Opinion ID: 1975354
Heading Depth: 1
Heading Rank: 8

Heading: Relation of Cigarette Butt to Investigation or Prosecution

Text: In his first assignment of error, Poe challenges the district court's finding that other than in a larger sense, there was no evidence in the record relating the perpetrator of the robbery to the cigarette butt found at the scene. Such finding is critical given that § 29-4120(1)(a) requires any biological material subject to the provisions of the Act to be related to the investigation or prosecution that resulted in such judgment. Although the district court's order references testimony indicating the perpetrator was smoking a cigarette at the time of the robbery, Poe argues that the district court erred in finding that the record contained no specific evidence relating Poe to this cigarette. In support of this argument, Poe directs us to the following testimony from Officer Clark: And the suspect, when he originally went to the store, was smoking a cigarette and we believed what we found to be his cigarette butt laying [sic] on the floor because it was getting close to closing time and the girls were starting to clean up a little bit and they definitely said the cigarette butt was not there before he came in.
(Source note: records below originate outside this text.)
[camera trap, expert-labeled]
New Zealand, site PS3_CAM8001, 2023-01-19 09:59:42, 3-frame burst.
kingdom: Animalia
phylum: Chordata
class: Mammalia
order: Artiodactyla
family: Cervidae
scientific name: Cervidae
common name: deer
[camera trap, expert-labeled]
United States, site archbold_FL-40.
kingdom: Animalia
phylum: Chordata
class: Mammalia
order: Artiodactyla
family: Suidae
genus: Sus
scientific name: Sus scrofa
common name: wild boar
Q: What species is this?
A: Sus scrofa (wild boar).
So I did take the cigarette butt and place that into property also to be used as evidence. (Emphasis supplied.) We agree. As a threshold, § 29-4120(1)(a) requires that the biological material be related to the investigation or prosecution. Officer Clark's testimony clearly relates the cigarette butt found on the floor to the cigarette being smoked by the perpetrator of the robbery. The district court's finding that the record contained no evidence relating the perpetrator of the robbery to the cigarette butt was clearly erroneous. Such determination, however, does not end our inquiry.